A research team at the University of Bristol said the insects can use their ability to interact with static electric fields to their advantage, helping species such as bees find food and allowing spiders to migrate considerable distances.
The research team measured the electrical fields near swarming honeybees and discovered that the swarms change the atmospheric electricity by 100 to 1,000 volts per metre, increasing the electric field force normally experienced at ground level, a similar change in atmospheric electric charge to that of a thunderstorm cloud.
“We always looked at how physics influenced biology, but at some point, we realised that biology might also be influencing physics,” said first author Dr Ellard Hunting, a biologist at the University of Bristol.
“We’re interested in how different organisms use the static electric fields that are virtually everywhere in the environment.”
He told The Independent that the static electric field “changes for a while if a bee has visited a flower.
“The next visiting bee could [detect] this and associate it with flowers that have little or no nectar present, and assist in their decision-making.”
Elsewhere, spiders’ silk threads contain a particular charge which can respond to the static electric fields and enable spiders to lift themselves into the sky, thereby migrating long distances.
The team then built a model which works out the changes to static electric fields for different insect species.

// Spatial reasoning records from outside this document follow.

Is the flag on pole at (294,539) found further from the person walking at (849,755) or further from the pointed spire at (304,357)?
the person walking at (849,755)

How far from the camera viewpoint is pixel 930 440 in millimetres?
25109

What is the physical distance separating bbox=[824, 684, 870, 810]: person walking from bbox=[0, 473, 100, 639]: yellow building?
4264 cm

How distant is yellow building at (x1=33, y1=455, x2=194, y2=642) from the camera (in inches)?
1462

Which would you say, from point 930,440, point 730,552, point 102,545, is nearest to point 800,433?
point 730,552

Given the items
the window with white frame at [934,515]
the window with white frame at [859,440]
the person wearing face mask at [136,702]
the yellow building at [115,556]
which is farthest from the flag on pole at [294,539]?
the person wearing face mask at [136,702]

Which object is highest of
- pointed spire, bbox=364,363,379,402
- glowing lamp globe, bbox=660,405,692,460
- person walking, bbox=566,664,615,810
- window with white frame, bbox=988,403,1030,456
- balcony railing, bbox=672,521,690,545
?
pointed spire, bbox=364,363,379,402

“How insect swarms influence atmospheric electricity depends on their density and size,” said co-author Liam O’Reilly, a biologist at the University of Bristol.
“We also calculated the influence of locusts on atmospheric electricity, as locusts swarm on biblical scales, sizing 460 square miles with 80 million locusts in less than a square mile.

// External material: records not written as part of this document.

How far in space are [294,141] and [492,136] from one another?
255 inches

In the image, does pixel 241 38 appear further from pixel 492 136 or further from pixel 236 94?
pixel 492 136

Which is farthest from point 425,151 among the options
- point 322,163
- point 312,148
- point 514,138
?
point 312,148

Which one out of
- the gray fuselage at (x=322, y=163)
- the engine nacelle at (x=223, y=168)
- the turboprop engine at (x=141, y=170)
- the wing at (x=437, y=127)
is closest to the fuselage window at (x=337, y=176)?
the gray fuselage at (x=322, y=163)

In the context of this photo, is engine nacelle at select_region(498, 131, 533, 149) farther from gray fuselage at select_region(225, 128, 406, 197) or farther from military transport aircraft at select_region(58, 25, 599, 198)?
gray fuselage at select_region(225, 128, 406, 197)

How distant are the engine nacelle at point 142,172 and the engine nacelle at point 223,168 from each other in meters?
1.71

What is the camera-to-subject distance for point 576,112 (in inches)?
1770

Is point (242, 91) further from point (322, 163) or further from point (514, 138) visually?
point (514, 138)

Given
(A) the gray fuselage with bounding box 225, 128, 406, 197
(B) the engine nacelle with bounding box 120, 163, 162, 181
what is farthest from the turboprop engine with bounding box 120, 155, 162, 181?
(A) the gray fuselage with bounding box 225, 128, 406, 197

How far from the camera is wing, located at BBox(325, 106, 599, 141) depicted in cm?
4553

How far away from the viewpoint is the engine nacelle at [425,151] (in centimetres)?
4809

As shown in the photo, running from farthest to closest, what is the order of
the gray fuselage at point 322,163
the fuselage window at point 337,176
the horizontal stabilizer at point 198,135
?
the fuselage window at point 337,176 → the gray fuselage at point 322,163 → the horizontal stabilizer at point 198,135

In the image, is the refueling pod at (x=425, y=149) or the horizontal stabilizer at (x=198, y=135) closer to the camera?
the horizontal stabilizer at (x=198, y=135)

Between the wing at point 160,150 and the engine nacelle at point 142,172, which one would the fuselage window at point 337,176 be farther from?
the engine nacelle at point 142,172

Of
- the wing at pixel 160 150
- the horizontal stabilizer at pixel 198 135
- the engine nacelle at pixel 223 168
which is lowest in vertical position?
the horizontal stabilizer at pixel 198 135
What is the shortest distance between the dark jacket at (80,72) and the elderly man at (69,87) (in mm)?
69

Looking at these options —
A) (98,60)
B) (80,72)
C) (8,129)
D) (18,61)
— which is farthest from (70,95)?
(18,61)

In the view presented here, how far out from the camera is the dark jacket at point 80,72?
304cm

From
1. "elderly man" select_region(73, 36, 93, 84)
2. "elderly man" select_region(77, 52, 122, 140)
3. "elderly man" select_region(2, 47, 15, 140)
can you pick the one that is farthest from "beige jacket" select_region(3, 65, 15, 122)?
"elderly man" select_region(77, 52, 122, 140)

“Their influence is likely much greater than honeybees,” he said.
Asked whether insects could feasibly impact the weather through the way they interact with electric fields, Dr Hunting said: “A weather radar is influenced by insects, charged or not. How it influences weather, we don’t really know.
“It really depends on which weather phenomena. For instance, insects will probably not influence major weather events like thunderstorms, but they could well be influencing local ion and aerosol dynamics, or perhaps influence clouds in otherwise clean areas.

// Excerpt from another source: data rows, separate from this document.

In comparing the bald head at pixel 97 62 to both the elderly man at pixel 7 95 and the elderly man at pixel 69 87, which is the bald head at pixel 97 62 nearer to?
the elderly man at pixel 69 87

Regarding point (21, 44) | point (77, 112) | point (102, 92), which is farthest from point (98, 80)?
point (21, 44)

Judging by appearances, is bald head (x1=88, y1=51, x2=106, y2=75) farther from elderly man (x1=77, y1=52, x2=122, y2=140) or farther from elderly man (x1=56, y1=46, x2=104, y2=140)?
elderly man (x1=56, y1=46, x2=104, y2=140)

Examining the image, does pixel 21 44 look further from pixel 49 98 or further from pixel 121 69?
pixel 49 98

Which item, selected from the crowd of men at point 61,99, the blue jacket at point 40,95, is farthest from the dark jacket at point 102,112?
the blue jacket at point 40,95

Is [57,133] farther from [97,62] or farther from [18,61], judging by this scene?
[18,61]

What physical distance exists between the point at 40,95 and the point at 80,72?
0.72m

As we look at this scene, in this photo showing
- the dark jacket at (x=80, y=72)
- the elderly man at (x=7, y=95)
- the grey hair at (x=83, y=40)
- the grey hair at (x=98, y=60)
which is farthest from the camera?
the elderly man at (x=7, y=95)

“But it might be a butterfly effect, we don’t know, and that makes exploring the role of insects in the great atmospheric system worth investigating.”
A key element of the research was how the research team navigated a phenomenon crossing the divide between two branches of science – physics and biology.
“Interdisciplinarity is valuable here,” said co-author Giles Harrison, an atmospheric physicist from the University of Reading.
“Electric charge can seem like it lives solely in physics, but it is important to know how aware the whole natural world is of electricity in the atmosphere.”
Dr Hunting added: “We only recently discovered that biology and static electric fields are intimately linked and that there are many unsuspected links that can exist over different spatial scales, ranging from microbes in the soil and plant-pollinator interactions to insect swarms and the global electric circuit.
“This makes it an exciting new area of empirical research. The true implications of this remain speculative, and whether these dynamics induced by insects affect weather is worth investigating.”
The research is published in the journal iScience.